Entries from a dataset
------------------------------------------------
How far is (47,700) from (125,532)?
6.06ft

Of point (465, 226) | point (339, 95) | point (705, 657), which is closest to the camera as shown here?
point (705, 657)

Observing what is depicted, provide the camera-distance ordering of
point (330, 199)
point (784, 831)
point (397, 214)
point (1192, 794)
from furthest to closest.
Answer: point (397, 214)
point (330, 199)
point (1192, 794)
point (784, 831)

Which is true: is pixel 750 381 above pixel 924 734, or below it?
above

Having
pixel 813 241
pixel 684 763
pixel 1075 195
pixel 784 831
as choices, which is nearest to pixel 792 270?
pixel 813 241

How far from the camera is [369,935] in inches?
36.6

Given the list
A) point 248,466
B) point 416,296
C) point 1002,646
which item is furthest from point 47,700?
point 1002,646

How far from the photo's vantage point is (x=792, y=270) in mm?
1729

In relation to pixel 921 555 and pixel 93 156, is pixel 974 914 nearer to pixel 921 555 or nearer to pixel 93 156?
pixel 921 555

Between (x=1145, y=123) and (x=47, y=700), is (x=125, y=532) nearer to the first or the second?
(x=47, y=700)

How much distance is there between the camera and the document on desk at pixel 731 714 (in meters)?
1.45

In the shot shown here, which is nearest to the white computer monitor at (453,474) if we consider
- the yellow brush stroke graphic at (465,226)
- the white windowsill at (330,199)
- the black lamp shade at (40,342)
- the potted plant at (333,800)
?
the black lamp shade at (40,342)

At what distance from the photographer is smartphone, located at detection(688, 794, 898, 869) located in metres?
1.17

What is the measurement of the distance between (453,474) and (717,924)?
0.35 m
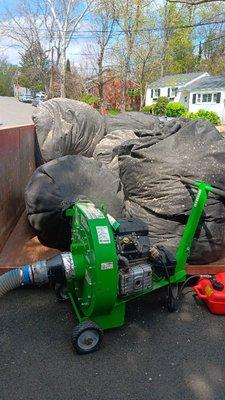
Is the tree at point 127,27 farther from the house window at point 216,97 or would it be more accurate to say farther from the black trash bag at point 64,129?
the black trash bag at point 64,129

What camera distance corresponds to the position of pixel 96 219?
1.91 metres

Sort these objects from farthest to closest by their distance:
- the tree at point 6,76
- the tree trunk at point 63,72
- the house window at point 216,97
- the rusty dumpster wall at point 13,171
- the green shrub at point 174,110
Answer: the tree at point 6,76 → the house window at point 216,97 → the green shrub at point 174,110 → the tree trunk at point 63,72 → the rusty dumpster wall at point 13,171

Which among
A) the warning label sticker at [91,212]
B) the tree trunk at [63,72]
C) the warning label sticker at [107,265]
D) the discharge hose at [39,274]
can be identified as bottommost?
the discharge hose at [39,274]

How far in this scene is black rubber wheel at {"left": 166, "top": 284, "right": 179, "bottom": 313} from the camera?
7.75 ft

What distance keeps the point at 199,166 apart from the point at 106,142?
5.48 ft

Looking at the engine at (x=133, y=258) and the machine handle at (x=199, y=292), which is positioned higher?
the engine at (x=133, y=258)

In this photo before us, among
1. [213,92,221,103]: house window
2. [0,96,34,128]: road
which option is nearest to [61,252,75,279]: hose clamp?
[0,96,34,128]: road

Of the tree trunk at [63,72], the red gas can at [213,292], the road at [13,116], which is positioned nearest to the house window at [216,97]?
the tree trunk at [63,72]

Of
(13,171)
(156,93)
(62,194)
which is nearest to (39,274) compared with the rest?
(62,194)

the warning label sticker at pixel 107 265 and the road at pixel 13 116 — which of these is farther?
the road at pixel 13 116

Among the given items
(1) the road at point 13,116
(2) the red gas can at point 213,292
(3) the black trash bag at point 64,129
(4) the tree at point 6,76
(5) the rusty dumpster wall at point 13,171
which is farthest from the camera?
(4) the tree at point 6,76

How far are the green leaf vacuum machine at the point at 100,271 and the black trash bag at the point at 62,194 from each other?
0.48 meters

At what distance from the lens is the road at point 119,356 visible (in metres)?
1.74

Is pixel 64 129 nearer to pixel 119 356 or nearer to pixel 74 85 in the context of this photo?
pixel 119 356
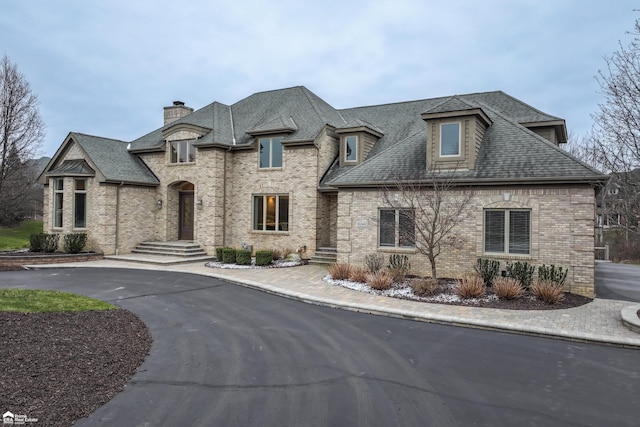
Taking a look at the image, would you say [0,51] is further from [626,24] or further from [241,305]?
[626,24]

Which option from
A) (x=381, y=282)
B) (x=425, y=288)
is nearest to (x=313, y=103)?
(x=381, y=282)

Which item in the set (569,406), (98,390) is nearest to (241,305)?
(98,390)

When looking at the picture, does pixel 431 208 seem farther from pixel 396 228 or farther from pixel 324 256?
pixel 324 256

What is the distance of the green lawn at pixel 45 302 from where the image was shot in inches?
339

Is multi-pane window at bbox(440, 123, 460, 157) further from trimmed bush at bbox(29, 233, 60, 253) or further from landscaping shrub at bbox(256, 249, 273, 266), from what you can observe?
trimmed bush at bbox(29, 233, 60, 253)

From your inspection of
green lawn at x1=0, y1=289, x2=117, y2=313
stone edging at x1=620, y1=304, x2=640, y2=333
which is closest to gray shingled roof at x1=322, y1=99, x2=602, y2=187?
stone edging at x1=620, y1=304, x2=640, y2=333

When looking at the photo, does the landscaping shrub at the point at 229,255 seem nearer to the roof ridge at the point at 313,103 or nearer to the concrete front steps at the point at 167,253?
the concrete front steps at the point at 167,253

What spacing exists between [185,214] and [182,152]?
11.4 feet

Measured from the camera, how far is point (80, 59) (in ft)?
109

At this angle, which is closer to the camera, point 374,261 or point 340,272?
point 340,272

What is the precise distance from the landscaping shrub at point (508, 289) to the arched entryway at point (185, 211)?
53.9ft

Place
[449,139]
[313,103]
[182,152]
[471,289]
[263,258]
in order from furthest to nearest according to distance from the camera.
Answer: [313,103]
[182,152]
[263,258]
[449,139]
[471,289]

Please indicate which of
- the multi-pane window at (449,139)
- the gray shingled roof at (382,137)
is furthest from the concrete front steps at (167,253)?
the multi-pane window at (449,139)

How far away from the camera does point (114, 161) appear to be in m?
20.9
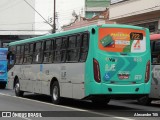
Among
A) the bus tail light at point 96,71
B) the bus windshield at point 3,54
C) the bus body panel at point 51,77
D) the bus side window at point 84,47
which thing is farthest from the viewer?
the bus windshield at point 3,54

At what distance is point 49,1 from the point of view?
3147 inches

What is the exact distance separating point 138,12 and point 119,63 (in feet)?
47.6

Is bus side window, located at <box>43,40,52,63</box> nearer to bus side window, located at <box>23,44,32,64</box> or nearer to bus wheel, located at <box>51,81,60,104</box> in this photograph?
bus wheel, located at <box>51,81,60,104</box>

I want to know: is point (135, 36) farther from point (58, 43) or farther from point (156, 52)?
point (58, 43)

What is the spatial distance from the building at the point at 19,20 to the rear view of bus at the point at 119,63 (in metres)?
62.4

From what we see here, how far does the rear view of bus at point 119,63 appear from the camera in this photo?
598 inches

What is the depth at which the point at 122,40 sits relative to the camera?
1560 centimetres

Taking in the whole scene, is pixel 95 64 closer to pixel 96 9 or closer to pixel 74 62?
pixel 74 62

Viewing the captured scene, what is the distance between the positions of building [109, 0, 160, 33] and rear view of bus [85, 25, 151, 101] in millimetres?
11264

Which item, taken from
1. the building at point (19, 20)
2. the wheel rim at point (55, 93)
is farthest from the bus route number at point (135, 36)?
the building at point (19, 20)

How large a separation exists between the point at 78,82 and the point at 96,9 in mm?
50748

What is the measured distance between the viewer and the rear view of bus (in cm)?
1519

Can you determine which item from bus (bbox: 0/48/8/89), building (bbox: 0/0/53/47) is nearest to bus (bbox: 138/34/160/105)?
bus (bbox: 0/48/8/89)

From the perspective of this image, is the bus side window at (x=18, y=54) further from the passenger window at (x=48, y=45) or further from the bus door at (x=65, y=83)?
the bus door at (x=65, y=83)
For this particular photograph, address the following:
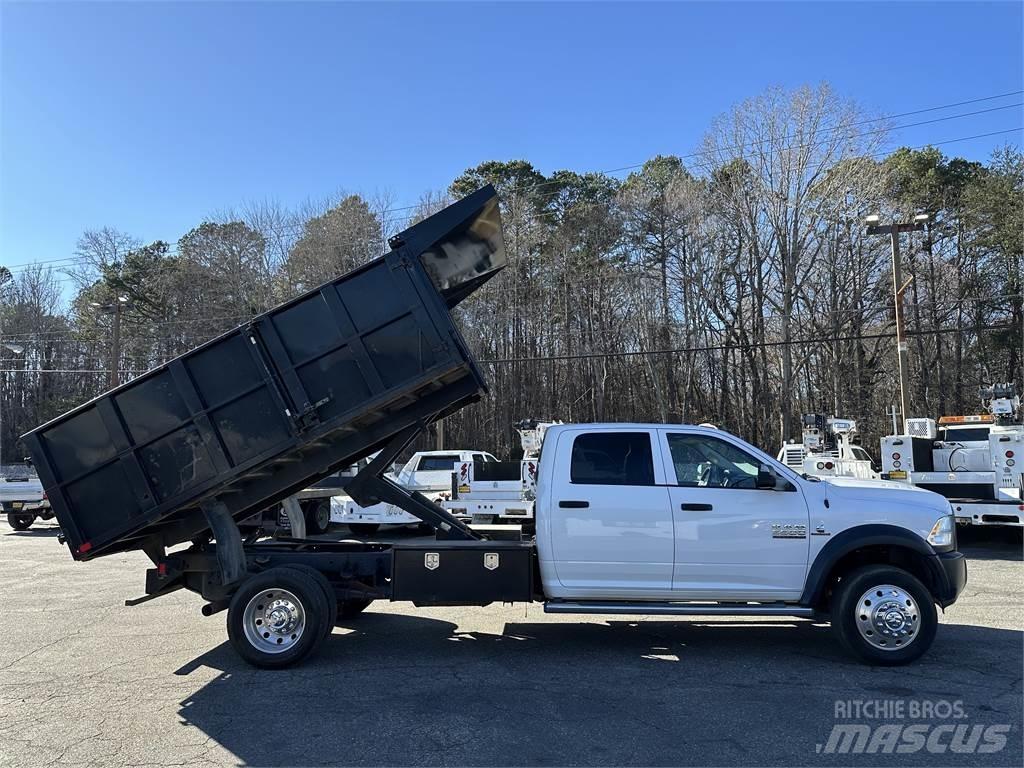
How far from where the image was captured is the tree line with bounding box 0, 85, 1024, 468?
31969mm

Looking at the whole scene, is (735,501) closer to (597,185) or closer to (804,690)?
(804,690)

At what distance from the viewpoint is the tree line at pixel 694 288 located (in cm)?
3197

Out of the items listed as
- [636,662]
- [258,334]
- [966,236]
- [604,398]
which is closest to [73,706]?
[258,334]

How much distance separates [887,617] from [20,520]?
2230 cm

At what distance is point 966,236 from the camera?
32812 mm

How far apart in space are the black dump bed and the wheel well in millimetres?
3727

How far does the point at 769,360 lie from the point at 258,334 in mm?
33644

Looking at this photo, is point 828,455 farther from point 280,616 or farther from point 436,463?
point 280,616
------------------------------------------------
■ **Job**: Rewrite the stretch of lines from the one containing "How much distance is" through the one containing "1.91 metres", changing "windowsill" to "window ledge" and leaving everything else unchanged. Return only those lines, without the pictures.

■ **Response**:
How much distance is there between the camera and the document on desk at pixel 731 714 (in meters)?
1.45

In the shot shown here, which is nearest to the white computer monitor at (453,474) if we consider
- the yellow brush stroke graphic at (465,226)
- the white window ledge at (330,199)
- the black lamp shade at (40,342)
- the potted plant at (333,800)
?
the black lamp shade at (40,342)

At what distance from the photographer is smartphone, located at detection(688, 794, 898, 869) located in metres?
1.17

What is the measurement of the distance between (453,474) and (717,924)?
0.35 m
Is the tree at point 127,27 farther from the house window at point 216,97 or would it be more accurate to say farther from the black trash bag at point 64,129?
the black trash bag at point 64,129

What camera distance corresponds to the position of pixel 96 219?
1.91 metres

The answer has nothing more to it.